In the forum thread below, could you condense the paragraph beginning "The vet said that he thought" into a short list that keeps its main facts?

(PAGE TEXT Opens)

# Foaming at the mouth and excessive licking



## cynster (Feb 26, 2011)

Hey you all - I took Cosette to the vet at lunch today because she began foaming at the mouth and baring her teeth and jaw shaking and licking the roof of her mouth a lot. I was worried she got into poison.

The vet said that he thought she had an upset stomach and was feeling nauseous so he gave her a shot and told me to treat her with medicine for 4 days, but he told me to keep an eye on her to see if she kept doing it because it could be signs of the start of epilepsy. 

So this evening she has started again, but I am going to wait the 4 days before I bring her back if she still does this.

Has anyone experienced this before?


----------



## Abbylynn (Jul 7, 2011)

Wow, I hope she will be ok! That sounds scary to me. Sorry, never experienced anything like that before.


----------



## cynster (Feb 26, 2011)

Thanks, I hope so too  I'm really worried about her.


----------



## spotted nikes (Feb 7, 2008)

Do you have frogs/toads where you live?


----------



## So Cavalier (Jul 23, 2010)

> So this evening she has started again, but I am going to wait the 4 days before I bring her back if she still does this.


Personally, I would at least give the vet a call to see if she should go in again.


----------



## MessiXavi (Jul 18, 2011)

What breed is she? Some breeds like chihuahuas/pugs/boxers/cavaliers are
especialy prone to epilepsy so it might be a fair bet


----------



## cynster (Feb 26, 2011)

She's a Papillon - and normally I would, but the vet specifically told me she might do it more but to just keep an eye on it and treat her with the medicine I gave her. So if after the 4 days of medicine she is still doing it, I'll take her back.

I really really really hope it isn't epilepsy. Right now she isn't doing it. She did it for a few hours yesterday evening though, but it wasn't as bad. A little foaming and licking, but she wasn't shaking or baring her teeth.

Oh and we are checking her blood for it when she gets spayed this fall - unless she actually has an episode.


----------



## Jeepers (Jul 12, 2011)

Funny someone asked about frogs and toads. We had a chow, g. retriever and shepard mix growing up and she ate a toad. She was foaming at the mouth and everything.

(PAGE TEXT Closes)
(RECORD EXCERPTS Opens)

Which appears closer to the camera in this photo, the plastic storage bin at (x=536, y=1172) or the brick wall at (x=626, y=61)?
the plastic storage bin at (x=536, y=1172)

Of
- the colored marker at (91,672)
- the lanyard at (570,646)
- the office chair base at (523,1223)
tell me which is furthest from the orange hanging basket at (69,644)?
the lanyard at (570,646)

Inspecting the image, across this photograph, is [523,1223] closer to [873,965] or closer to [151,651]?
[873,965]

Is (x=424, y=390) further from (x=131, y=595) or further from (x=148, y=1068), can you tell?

(RECORD EXCERPTS Closes)

* _SOLUTION FOR THIS TASK_:
- The vet thought Cosette had an upset stomach and was nauseous.
- He gave her a shot and prescribed medicine for 4 days.
- He advised watching whether the behavior continued, since it could be early signs of epilepsy.